Assigned task: Word for word, print each record, dropping any image it holds.

Scraped caption text data
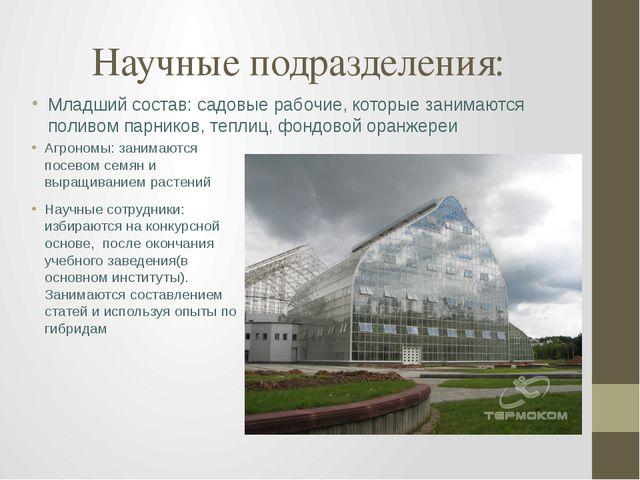 Научные подразделения: Агрономы: занимаются посевом семян и выращиванием раст...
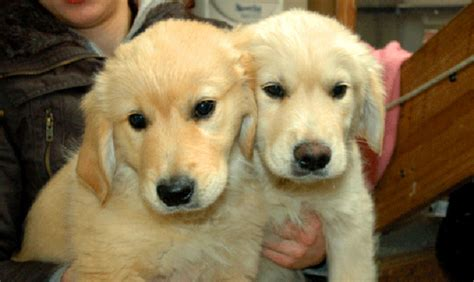 golden retriever growth pictures breed breed information pets buy pet products upmarket pets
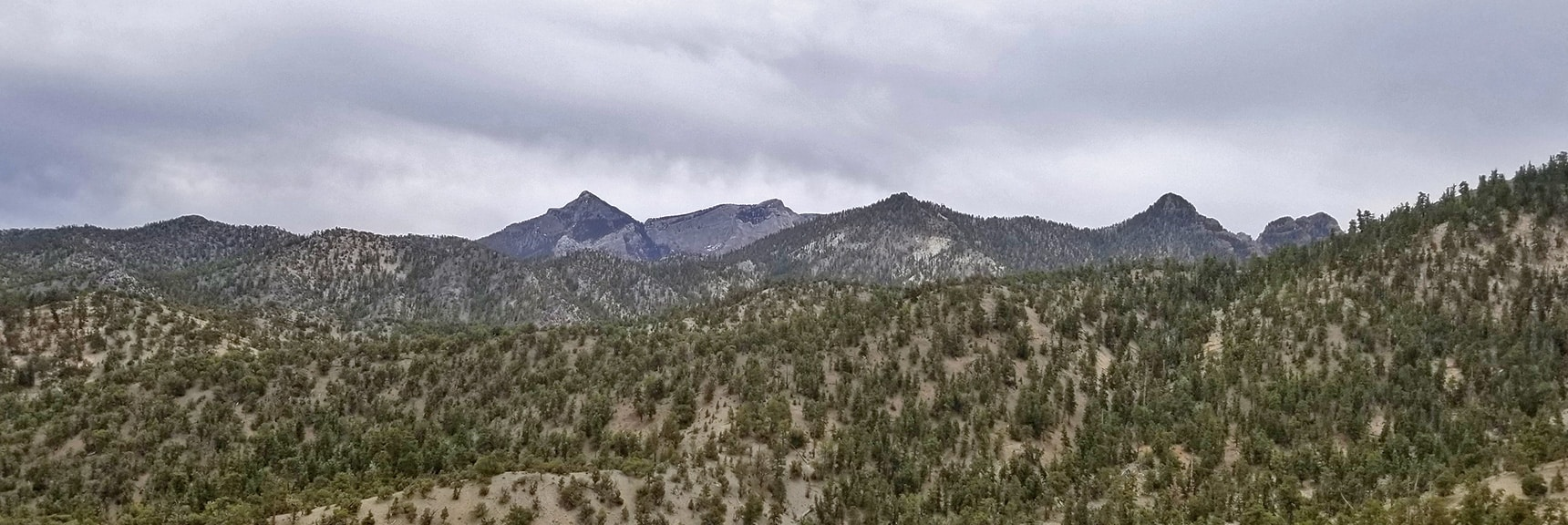Mummy Mountain's Head Viewed from 9,235ft High Point Bluff   Sawmill Trail to McFarland Peak   Spring Mountains, Nevada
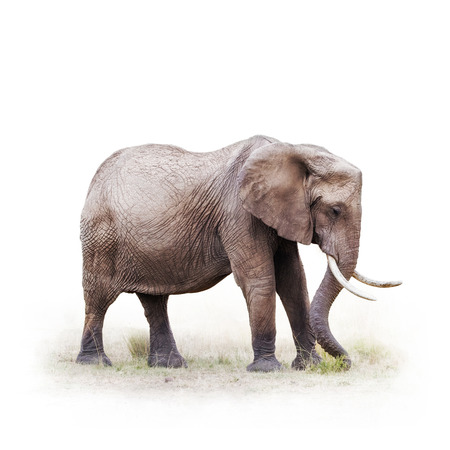 Beautiful adult African elephant grazing on grass. Isolated on white with square crop. Banco de Imagens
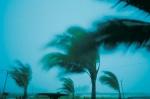 HurricanePalms_dv118085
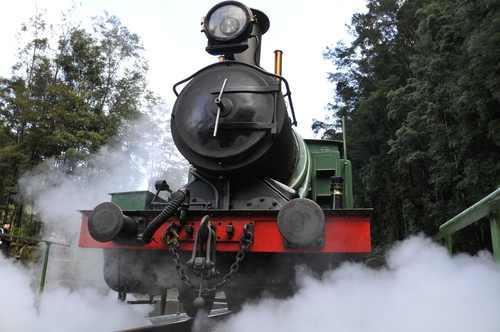 treno tasmania0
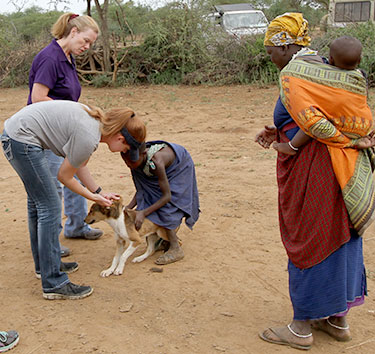 Vaccinating a canine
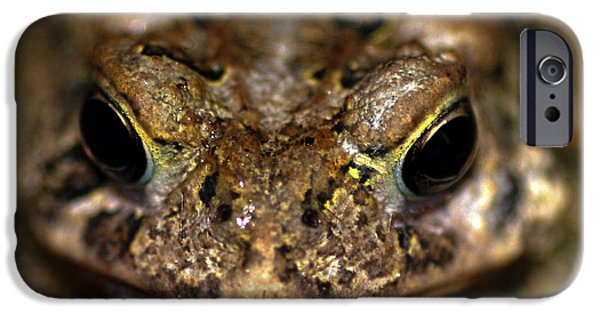 Invertebrates Mixed Media iPhone Cases - Frog 2 iPhone Case by Optical Playground By MP Ray
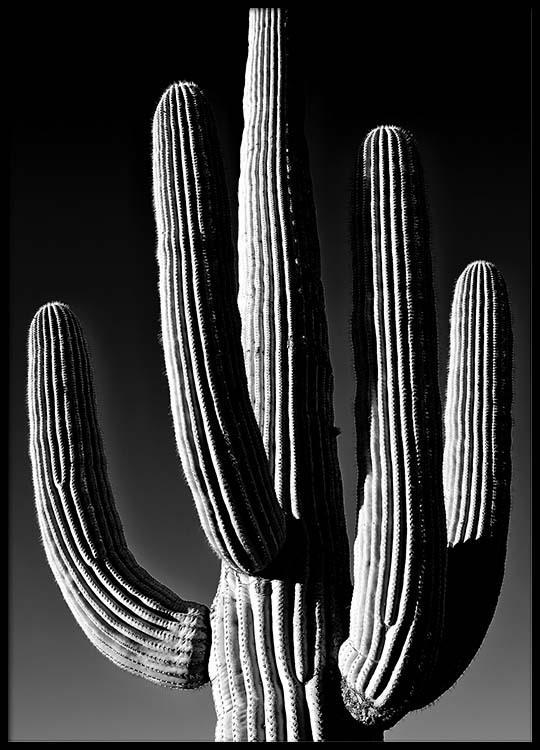 dark cactus poster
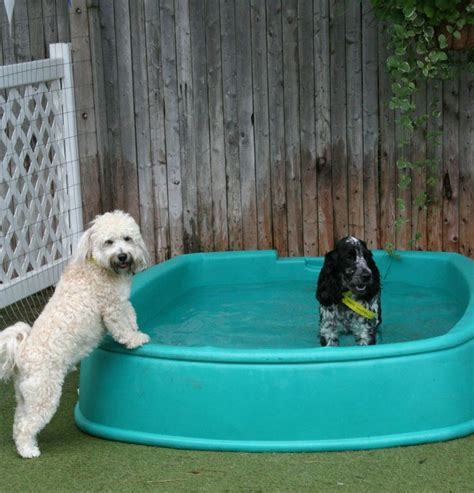 Backyard Pools For Dogs 17 Best Ideas About Doggie Pool On Daycare For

Solution below:
 Научные подразделения: Агрономы: занимаются посевом семян и выращиванием раст...
 golden retriever growth pictures breed breed information pets buy pet products upmarket pets
Mummy Mountain's Head Viewed from 9,235ft High Point Bluff   Sawmill Trail to McFarland Peak   Spring Mountains, Nevada
 Beautiful adult African elephant grazing on grass. Isolated on white with square crop. Banco de Imagens
 HurricanePalms_dv118085
 treno tasmania0
 Vaccinating a canine
 Invertebrates Mixed Media iPhone Cases - Frog 2 iPhone Case by Optical Playground By MP Ray
 dark cactus poster
 Backyard Pools For Dogs 17 Best Ideas About Doggie Pool On Daycare For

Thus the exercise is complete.